I appreciate the consideration. I was out walking the dog.I think @annamal started with $v=v_i+at$, substituted $v=\frac{dx}{dt}$, $v_i=\frac{dx_i}{dt}$ and $a=\frac{d^2x}{dt^2}$ and now wants to know how to solve this equation for $x$.

To @annamal : It looks like you need a course in ordinary differential equations. For the time being, start with $\frac{dv}{dt}=a$ where a is constant. Integrate that to get the velocity as a function of time, $v(t)$. Don't forget the integration constant. Then integrate once more $\frac{dx}{dt}=v(t)$ to find $x(t)$. Again, don't forget the integration constant.

I have taken differential equations already, so feel free to explain it to me in those terms as well

Yes, you're right in my intention, but I don't want to integrate in that way. I want to multiply dt throughout the equation and then integrate. so instead of saying $\frac{dv}{dt}dt$ = adt, we multiply dt so that adt = dv and then integrate. I am wondering why I can't derive the equation for position by multiplying dt throughout with a starting equation of $\frac{dx}{dt} = \frac{dx_i}{dt} + \frac{d^2x}{dt^2}t$. Multiplying dt and integrating:

$\int_{x_i}^{x_f} dx = \int_{0}^{v_i t} dx_i + \int_{0}^{at} dvt$

 

[kuruman]

$\int_{x_i}^{x_f} dx = \int_{0}^{v_i t} dx_i + \int_{0}^{at} dvt$

This equation is nonsense. To begin with, if $x_i$ is the initial position, it is a constant which means that $dx_i=0$. As $dvt$, it is meaningless unless you mean $d(vt)=vdt+tdv$ in which case you must write that.
Now for what you want to do.

I am wondering why I can't derive the equation for position by multiplying dt throughout with a starting equation of $\frac{dx}{dt} = \frac{dx_i}{dt} + \frac{d^2x}{dt^2}t$. Multiplying dt and integrating.

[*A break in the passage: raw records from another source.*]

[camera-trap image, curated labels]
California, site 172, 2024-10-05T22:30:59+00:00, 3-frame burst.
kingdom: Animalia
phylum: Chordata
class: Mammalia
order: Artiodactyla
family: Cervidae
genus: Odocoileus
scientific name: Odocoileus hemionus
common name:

You can't because you are going around in a vicious circle. The equation
$$x=x_i+v_it+\frac{1}{2}at^2$$was the result of integrating twice the equation $$\frac{d^2x}{dt^2}=a=\mathbf{constant}.$$ You can't go back to the equation you derived and replace the constant $a$ with a function of time $\dfrac{d^2 x}{dt^2}$ and expect something sensible to emerge.

 

[SammyS]

For those^(*) helping with this thread, you might want to check the thread: https://www.physicsforums.com/threads/integrating-motion-equation-to-derive-displacement.1015857/
in the Classical Physics Forum (which is where this thread started before being moved).
* @kuruman, @Steve4Physics

 

[nasu]

Your link take you back to this thread. It is self-referencing. Or maybe your intention was to post it in the other thread?

 

[kuruman]

Your link take you back to this thread. It is self-referencing. Or maybe your intention was to post it in the other thread?

I believe @SammyS very cleverly provided a self-referencing link to match the self-referencing "derivation" by @annamal.

 

[SammyS]

I believe @SammyS very cleverly provided a self-referencing link to match the self-referencing "derivation" by @annamal.

No - not that clever today.
Sorry, I messed that up. Here's the correct link (maybe).
https://www.physicsforums.com/threads/deriving-kinematic-equation-for-position.1015909/unread

 

[kuruman]

No - not that clever today.
Sorry, I messed that up. Here's the correct link (maybe).
https://www.physicsforums.com/threads/deriving-kinematic-equation-for-position.1015909/unread

Too bad. I thought I was onto something. I wasn't aware of the other thread.

 

[PeroK]

To add to what has been said:$$v_i = v(t_i) \equiv v\rvert_{t=t_i} \equiv \frac{dx}{dt}\rvert_{t = t_i}$$In other words, $v_i$ is the velocity function of time evaluated at a specific time $t_i$. Likewise $x_i$ is the position function of time evaluated at $t_i$. It's not a function of $t$, so $\dfrac{dx_i}{dt}$ is meaningless.